Adam—Seth—Noah—Shem—Abraham—Isaac...
The Bible is a marvelous unity, which is one of the clearest evidences of its divine inspiration. Get 40 “priests” together, and they won’t agree on anything. But the 40 authors of the Bible (very few of whom were priests, incidentally) present a perfect harmony. That is because there is one Mind behind the whole production.
God told Abraham and Isaac that the promised Messiah—promised thousands of years before to Adam and Eve—would come through Isaac. But Isaac had two sons, Esau and Jacob. Esau became the father of a people called the “Edomites.” Jacob, of course, fathered 12 sons who because the 12 tribes of Israel. And, obviously, the son of Isaac through whom the Redeemer would come. That’s what is truly important to humanity, not the history of one group of people among countless thousands who have lived on the earth.

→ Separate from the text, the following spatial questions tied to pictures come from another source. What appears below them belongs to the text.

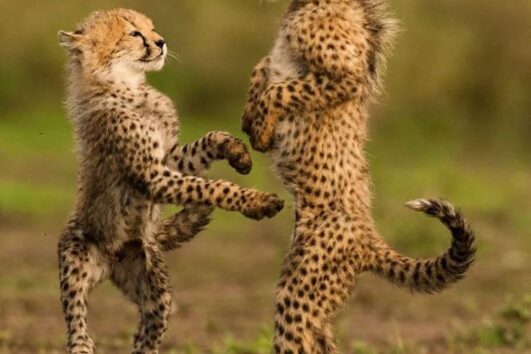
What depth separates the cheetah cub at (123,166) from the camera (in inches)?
244

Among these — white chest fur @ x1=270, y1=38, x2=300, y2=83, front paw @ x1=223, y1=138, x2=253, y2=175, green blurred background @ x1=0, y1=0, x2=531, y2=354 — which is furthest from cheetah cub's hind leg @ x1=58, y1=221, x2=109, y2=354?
green blurred background @ x1=0, y1=0, x2=531, y2=354

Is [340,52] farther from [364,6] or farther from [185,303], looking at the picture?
[185,303]

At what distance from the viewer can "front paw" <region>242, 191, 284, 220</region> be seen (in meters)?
5.93

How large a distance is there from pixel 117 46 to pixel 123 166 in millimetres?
503

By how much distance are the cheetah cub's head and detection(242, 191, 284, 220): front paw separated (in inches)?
29.3

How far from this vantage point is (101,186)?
623 cm

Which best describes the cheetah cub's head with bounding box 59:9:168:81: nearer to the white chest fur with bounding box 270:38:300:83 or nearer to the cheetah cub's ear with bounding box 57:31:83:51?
the cheetah cub's ear with bounding box 57:31:83:51

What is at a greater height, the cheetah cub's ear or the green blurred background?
the cheetah cub's ear

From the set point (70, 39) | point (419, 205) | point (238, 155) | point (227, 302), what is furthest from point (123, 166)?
point (227, 302)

We are left in no doubt about the Messianic lineage because in Genesis 28:14, God told Jacob, “Your descendants shall be as the dust of the earth; you shall spread abroad to the west and the east, to the north and the south; and in you and in your seed all the families of the earth shall be blessed.” So, there it is again. “ALL the families of the earth” would be “blessed” through Jacob. The Messiah, the Savior of ALL mankind, not just the Jews (of whom in Jacob’s day there were literally only a handful), would come through Jacob.
But Jacob had 12 sons. From which one will the Messiah descend? “The scepter shall not depart from Judah, Nor a lawgiver from between his feet, Until Shiloh [the Prince of Peace] comes” (Genesis 49:10). The kingly line of Israel, from David to Jesus, came through Judah. Both Matthew and Luke affirm this.
So, the book of Genesis, the book of beginnings, points us to the right people and family—Adam, Seth, Noah, Shem, Abraham, Isaac, Jacob, Judah...and read Genesis 38 to see how God’s marvelous plan worked out, if even in a bit of a sordid way.